L'analyste Timur Braziler, de Wells Fargo, fait partie des sceptiques à Wall Street. Maintenant que Bank of the Ozarks a franchi le seuil de 10 milliards de dollars américains d'actifs sous gestion, l'institution financière doit composer avec un fardeau réglementaire plus grand. Au même moment, Dan Thomas, le dirigeant de cette division, a quitté ses fonctions, insatisfait de devoir s'occuper de la réglementation plutôt que des activités quotidiennes, ajoute l'analyste. Il pense que l'équipe de remplacement demeure bonne, mais tout cela ajoute une couche d'incertitude aux craintes sur l'immobilier. Il émet une recommandation «performance de marché».

Tous à Wall Street ne sont pas pessimistes. Ken A. Zerbe, de Morgan Stanley, qui a commencé à suivre l'institution financière au début du mois d'août, voit les choses de la même manière que M. Rochon. Toutes les inquiétudes offrent l'occasion d'acheter «au rabais un emprunteur premier de classe avec des activités uniques qui ont une forte rentabilité et une croissance rapide».

3. CarMax

Avec 3 % des parts de marché, CarMax (KMX, 65,99 $ US) a encore le potentiel de consolider son industrie, croit François Rochon. Le gestionnaire de portefeuille avait présenté le détaillant de voitures usagées à notre tribune l'an dernier et en 2012.

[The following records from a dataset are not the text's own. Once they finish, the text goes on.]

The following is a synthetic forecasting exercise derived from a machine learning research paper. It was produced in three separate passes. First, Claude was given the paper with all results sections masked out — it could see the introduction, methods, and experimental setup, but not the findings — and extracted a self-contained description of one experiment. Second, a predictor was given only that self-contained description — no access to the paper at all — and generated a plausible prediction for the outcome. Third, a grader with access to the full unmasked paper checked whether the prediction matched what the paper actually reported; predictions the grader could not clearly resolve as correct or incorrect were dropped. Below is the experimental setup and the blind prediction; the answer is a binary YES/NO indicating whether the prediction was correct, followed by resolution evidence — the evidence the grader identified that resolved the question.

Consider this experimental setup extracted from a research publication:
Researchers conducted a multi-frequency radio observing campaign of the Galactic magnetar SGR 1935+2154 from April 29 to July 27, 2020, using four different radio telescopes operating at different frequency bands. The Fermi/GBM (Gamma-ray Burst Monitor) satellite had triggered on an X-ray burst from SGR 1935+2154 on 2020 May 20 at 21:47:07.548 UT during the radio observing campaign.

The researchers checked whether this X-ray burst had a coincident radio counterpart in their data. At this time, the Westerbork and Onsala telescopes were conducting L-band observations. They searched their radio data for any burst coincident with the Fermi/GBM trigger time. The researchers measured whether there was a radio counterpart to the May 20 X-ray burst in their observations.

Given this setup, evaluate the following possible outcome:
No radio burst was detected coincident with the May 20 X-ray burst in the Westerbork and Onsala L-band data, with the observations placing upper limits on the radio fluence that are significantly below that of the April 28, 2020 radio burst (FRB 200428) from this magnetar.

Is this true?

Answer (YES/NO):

La société, qui domine un marché fragmenté, a les atouts pour étendre son empreinte, selon lui. «Sa marque est forte, constate-t-il. La convivialité de ses services est difficile à battre. Les clients qui veulent vendre ou acheter une voiture usagée savent à quoi s'attendre. CarMax a vraiment révolutionné le monde de la voiture usagée et je crois qu'on est juste au début.»

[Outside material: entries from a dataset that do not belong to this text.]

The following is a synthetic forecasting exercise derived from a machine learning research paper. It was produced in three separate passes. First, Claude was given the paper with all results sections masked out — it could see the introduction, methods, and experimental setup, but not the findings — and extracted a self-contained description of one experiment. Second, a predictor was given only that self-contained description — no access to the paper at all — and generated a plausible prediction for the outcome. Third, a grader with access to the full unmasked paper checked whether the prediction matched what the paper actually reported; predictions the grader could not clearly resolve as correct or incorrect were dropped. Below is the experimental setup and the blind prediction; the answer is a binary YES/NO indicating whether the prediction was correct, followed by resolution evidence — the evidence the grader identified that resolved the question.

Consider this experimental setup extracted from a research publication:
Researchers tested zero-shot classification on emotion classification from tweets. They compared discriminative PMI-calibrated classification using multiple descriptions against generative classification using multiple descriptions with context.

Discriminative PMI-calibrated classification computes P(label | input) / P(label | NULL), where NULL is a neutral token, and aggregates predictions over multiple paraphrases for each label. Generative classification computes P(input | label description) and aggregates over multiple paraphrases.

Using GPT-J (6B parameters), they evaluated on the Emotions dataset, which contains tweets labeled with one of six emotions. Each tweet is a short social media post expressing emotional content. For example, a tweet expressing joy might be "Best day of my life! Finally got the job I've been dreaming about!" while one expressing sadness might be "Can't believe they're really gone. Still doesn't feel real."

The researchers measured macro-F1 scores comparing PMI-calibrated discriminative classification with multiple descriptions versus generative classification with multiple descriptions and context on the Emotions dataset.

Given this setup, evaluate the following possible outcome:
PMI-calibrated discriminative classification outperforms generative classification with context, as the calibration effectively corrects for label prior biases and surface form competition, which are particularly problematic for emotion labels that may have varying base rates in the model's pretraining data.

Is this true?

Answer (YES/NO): YES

CarMax dispose aussi d'une division de financement. Celle-ci représente-t-elle un risque au moment où des économistes s'inquiètent de la dette des ménages américains liée à l'automobile ? «Les prêts à haut risque sont assurés par une tierce partie, répond M. Rochon. Il n'y aurait donc pas de pertes si ces clients ne parvenaient pas à honorer leurs dettes. C'est sûr que les ventes diminueraient si un segment de la clientèle ne parvenait plus à se financer. Cependant, les prêts à haut risque ne représentent que 5 % des ventes de voitures de CarMax. Ce n'est pas une grande partie de sa business.»

L'analyste Ali Faghri, de Susquehanna, croit pour sa part que la progression des ventes comparables pourra difficilement se poursuivre au même rythme. Le multiple s'en trouvera sous pression, estime-t-il dans un rapport consulté en marge de la rencontre. Il a fait passer sa recommandation de «positif» à «neutre».

M. Rochon trouve, quant à lui, que l'évaluation du titre à 15 fois les bénéfices de 2018 ne reflète pas la juste valeur de l'entreprise. «Tout ce qui touche aux voitures est perçu un peu négativement ces temps-ci», souligne-t-il.